[Records from a dataset]
§ §

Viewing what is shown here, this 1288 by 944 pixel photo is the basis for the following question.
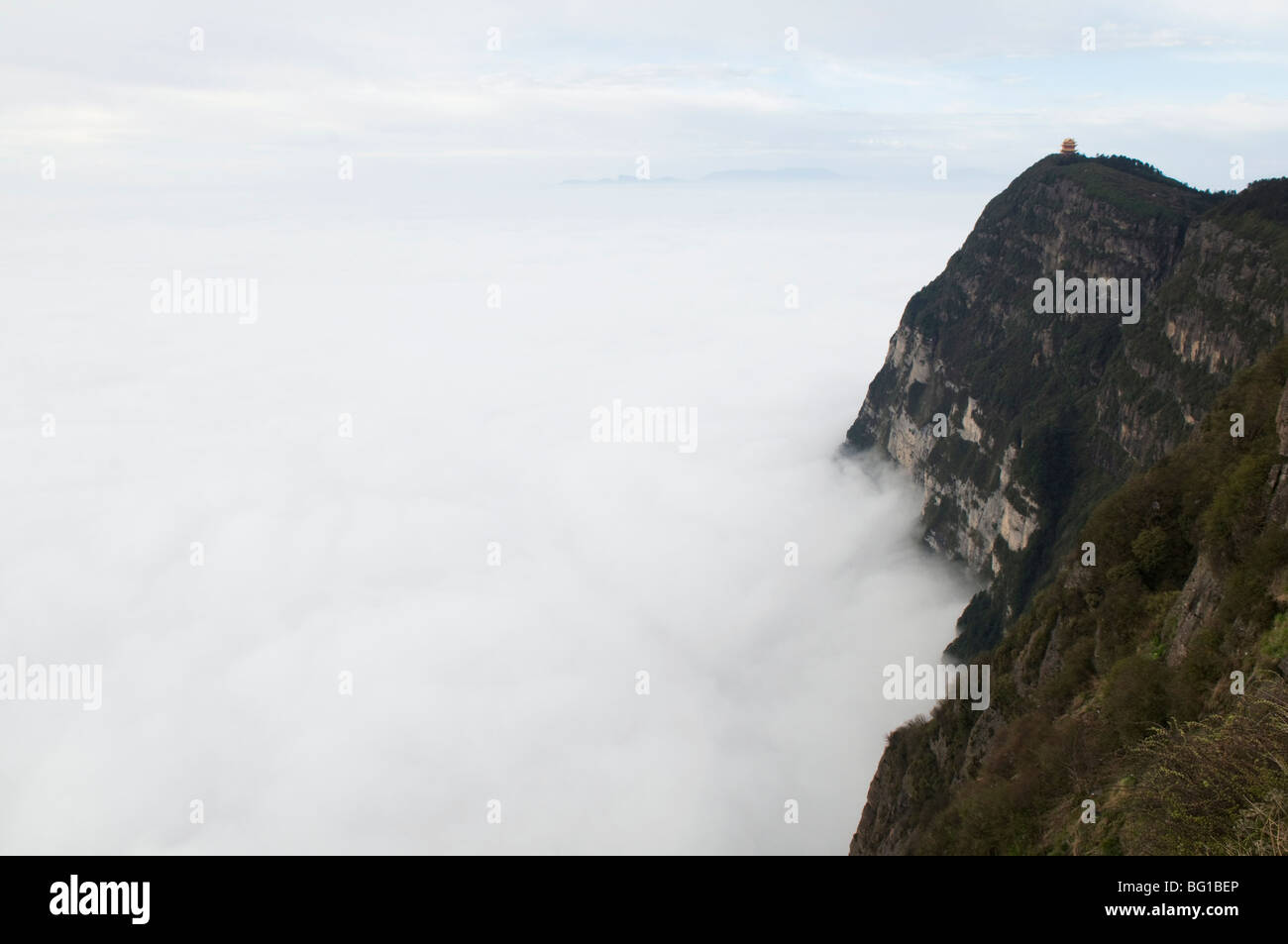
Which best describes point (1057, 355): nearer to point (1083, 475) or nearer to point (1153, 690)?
point (1083, 475)

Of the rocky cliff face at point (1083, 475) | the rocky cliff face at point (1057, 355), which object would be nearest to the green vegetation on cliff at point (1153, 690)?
the rocky cliff face at point (1083, 475)

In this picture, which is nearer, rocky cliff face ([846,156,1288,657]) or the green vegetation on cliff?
the green vegetation on cliff

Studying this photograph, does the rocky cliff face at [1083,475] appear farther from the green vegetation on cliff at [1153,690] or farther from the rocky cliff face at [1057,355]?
the rocky cliff face at [1057,355]

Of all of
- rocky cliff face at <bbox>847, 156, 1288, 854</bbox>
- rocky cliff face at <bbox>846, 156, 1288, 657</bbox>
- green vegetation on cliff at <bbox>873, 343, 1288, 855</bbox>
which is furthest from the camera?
rocky cliff face at <bbox>846, 156, 1288, 657</bbox>

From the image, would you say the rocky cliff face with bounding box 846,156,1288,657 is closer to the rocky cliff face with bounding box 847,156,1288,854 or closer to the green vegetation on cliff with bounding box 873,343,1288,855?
the rocky cliff face with bounding box 847,156,1288,854

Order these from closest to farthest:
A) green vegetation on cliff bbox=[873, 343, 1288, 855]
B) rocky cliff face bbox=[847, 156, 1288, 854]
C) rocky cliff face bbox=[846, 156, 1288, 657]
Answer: green vegetation on cliff bbox=[873, 343, 1288, 855]
rocky cliff face bbox=[847, 156, 1288, 854]
rocky cliff face bbox=[846, 156, 1288, 657]

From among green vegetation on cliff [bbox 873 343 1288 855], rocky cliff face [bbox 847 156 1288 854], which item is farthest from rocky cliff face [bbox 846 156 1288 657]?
green vegetation on cliff [bbox 873 343 1288 855]

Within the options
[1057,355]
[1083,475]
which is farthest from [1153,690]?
[1057,355]
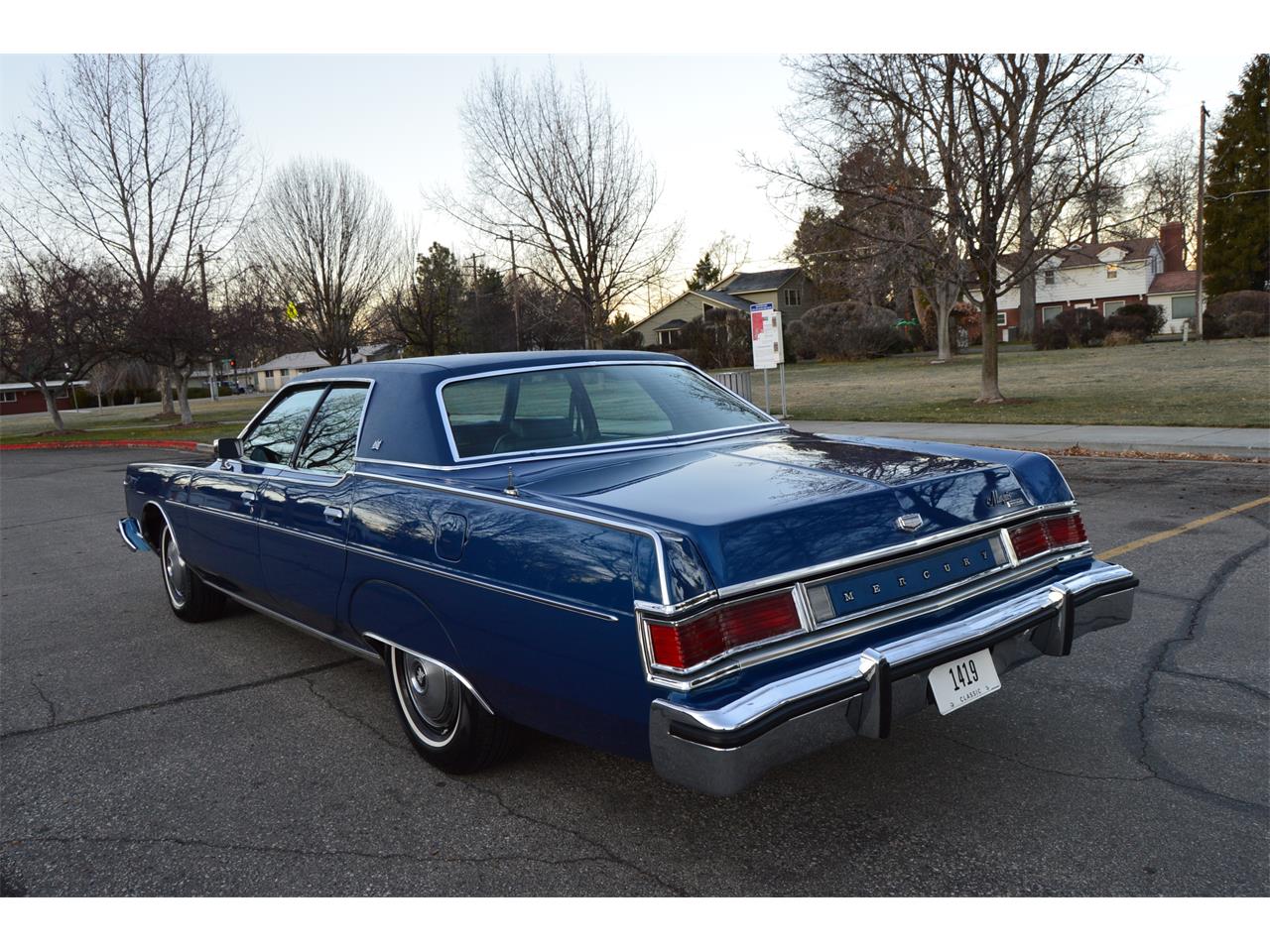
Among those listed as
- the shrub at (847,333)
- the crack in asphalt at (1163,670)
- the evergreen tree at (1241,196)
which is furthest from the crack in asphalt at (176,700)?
the evergreen tree at (1241,196)

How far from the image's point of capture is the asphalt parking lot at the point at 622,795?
9.27 feet

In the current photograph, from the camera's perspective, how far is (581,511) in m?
2.92

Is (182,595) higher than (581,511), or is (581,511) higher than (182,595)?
(581,511)

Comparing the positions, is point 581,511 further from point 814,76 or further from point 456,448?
point 814,76

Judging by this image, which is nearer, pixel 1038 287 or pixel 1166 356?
pixel 1166 356

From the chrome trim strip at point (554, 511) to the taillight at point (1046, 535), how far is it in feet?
4.63

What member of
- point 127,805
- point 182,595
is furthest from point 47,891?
point 182,595

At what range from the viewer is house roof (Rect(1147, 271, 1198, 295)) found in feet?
195

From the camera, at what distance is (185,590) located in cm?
573

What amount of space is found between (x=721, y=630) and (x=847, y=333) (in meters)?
44.4

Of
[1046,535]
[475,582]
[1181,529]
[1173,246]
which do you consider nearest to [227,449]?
[475,582]

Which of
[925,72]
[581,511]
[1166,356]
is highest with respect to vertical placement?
[925,72]

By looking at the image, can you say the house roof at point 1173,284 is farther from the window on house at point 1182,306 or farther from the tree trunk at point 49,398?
the tree trunk at point 49,398

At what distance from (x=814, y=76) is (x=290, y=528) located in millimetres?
16986
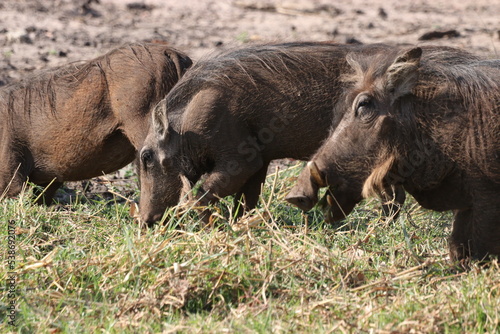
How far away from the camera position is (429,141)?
3.96m

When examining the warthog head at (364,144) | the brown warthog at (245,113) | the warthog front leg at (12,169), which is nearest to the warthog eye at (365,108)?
the warthog head at (364,144)

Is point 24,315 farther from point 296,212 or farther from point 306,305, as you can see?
point 296,212

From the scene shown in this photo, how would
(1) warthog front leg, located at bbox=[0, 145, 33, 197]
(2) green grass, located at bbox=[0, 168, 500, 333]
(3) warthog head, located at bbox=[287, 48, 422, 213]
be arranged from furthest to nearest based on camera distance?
(1) warthog front leg, located at bbox=[0, 145, 33, 197] → (3) warthog head, located at bbox=[287, 48, 422, 213] → (2) green grass, located at bbox=[0, 168, 500, 333]

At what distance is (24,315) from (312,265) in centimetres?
128

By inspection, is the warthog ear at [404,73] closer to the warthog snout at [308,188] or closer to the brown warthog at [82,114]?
the warthog snout at [308,188]

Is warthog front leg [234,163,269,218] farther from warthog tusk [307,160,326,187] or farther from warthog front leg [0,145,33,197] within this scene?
warthog front leg [0,145,33,197]

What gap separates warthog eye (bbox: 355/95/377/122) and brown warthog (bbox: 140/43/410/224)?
2.50 ft

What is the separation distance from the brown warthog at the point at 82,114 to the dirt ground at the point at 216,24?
1942mm

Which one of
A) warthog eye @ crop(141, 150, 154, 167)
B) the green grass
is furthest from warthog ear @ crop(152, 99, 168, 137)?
the green grass

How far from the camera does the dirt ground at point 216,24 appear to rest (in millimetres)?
8430

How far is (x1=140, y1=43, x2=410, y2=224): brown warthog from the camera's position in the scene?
486 centimetres

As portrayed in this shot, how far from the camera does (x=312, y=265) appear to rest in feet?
12.9

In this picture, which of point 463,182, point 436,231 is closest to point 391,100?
point 463,182

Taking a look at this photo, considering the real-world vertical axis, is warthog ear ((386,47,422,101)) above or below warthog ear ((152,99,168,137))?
above
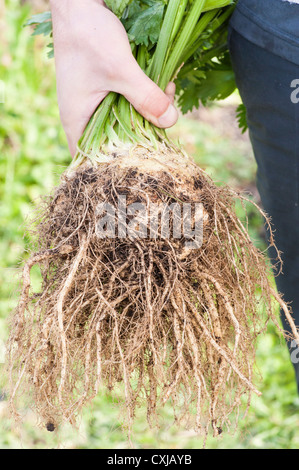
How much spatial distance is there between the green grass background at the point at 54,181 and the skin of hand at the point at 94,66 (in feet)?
1.64

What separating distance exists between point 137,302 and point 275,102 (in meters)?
0.68

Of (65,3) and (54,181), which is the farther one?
(54,181)

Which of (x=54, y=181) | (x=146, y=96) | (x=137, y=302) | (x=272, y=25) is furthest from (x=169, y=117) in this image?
(x=54, y=181)

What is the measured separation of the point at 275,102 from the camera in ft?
4.14

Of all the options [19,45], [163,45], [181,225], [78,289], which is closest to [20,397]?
[78,289]

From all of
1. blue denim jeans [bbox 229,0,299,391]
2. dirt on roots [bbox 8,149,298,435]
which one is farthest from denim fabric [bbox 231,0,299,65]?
dirt on roots [bbox 8,149,298,435]

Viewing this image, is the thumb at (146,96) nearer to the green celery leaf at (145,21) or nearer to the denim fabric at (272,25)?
the green celery leaf at (145,21)

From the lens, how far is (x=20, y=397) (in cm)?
125

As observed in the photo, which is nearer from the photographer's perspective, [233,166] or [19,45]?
[19,45]

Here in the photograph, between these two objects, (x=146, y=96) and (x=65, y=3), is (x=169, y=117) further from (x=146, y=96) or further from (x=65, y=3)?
(x=65, y=3)

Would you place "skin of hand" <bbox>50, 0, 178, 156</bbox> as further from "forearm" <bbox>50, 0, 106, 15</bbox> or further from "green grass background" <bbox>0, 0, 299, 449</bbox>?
"green grass background" <bbox>0, 0, 299, 449</bbox>

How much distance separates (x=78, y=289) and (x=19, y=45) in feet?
9.00

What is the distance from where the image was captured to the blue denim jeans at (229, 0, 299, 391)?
120 centimetres
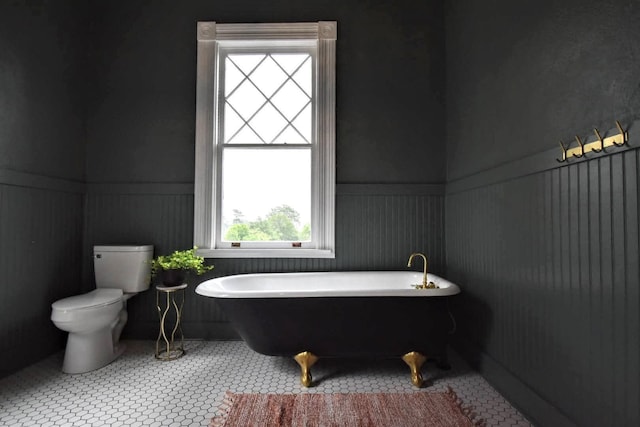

§ §

GOAL OF THE EXERCISE:
Count the lines in the records above that contain the string "millimetres", with case counting. Give only the number.

EXPECTED ANSWER:
2